It’s worth delving a bit deeper into why we ought to trust the scientific inductive process, even when it relies on limited samples that don’t offer absolute “proof.” To do this, let’s examine a widespread practice in psychological science: null-hypothesis significance testing.
To understand this concept, let’s begin with another research example. Imagine, for instance, a researcher is curious about the ways maturity affects academic performance. She might have a hypothesis that mature students are more likely to be responsible about studying and completing homework and, therefore, will do better in their courses. To test this hypothesis, the researcher needs a measure of maturity and a measure of course performance. She might calculate the correlation—or relationship—between student age (her measure of maturity) and points earned in a course (her measure of academic performance). Ultimately, the researcher is interested in the likelihood—or probability— that these two variables closely relate to one another. Null-hypothesis significance testing (NHST)assesses the probability that the collected data (the observations) would be the same if there were no relationship between the variables in the study. Using our example, the NHST would test the probability that the researcher would find a link between age and class performance if there were, in reality, no such link.

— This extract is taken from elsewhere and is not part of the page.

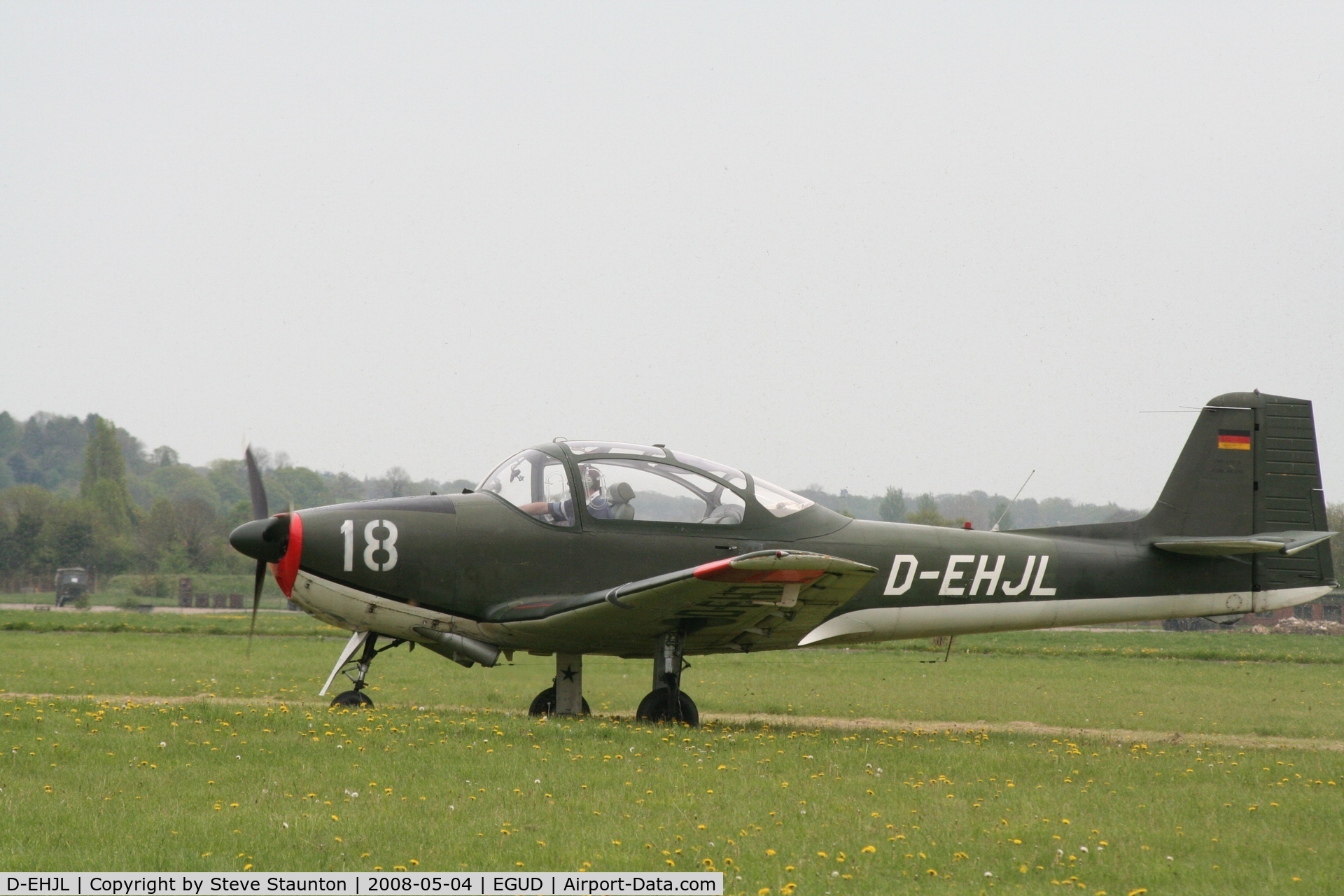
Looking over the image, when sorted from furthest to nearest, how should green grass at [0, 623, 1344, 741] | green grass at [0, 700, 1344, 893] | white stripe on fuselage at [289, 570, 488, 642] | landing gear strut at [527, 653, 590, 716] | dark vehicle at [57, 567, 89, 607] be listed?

Is there a relationship between student age and academic performance? How could we research this question? How confident can we be that our observations reflect reality? [Image: Jeremy Wilburn, https://goo.gl/i9MoJb, CC BY-NC-ND 2.0, https://goo.gl/SjTsDg]

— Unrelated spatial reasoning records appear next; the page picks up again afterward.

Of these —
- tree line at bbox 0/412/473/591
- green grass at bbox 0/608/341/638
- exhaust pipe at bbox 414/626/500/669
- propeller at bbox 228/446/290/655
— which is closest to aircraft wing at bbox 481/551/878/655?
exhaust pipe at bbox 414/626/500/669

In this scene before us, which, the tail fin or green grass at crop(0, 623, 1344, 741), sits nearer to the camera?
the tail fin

Now, here’s where it gets a little complicated. NHST involves a null hypothesis, a statement that two variables are not related (in this case, that student maturity and academic performance are not related in any meaningful way). NHST also involves an alternative hypothesis, a statement that two variables are related (in this case, that student maturity and academic performance go together). To evaluate these two hypotheses, the researcher collects data. The researcher then compares what she expects to find (probability) with what she actually finds (the collected data) to determine whether she can falsify, or reject, the null hypothesis in favor of the alternative hypothesis.
How does she do this? By looking at the distribution of the data. The distribution is the spread of values—in our example, the numeric values of students’ scores in the course. The researcher will test her hypothesis by comparing the observed distribution of grades earned by older students to those earned by younger students, recognizing that some distributions are more or less likely. Your intuition tells you, for example, that the chances of every single person in the course getting a perfect score are lower than their scores being distributed across all levels of performance.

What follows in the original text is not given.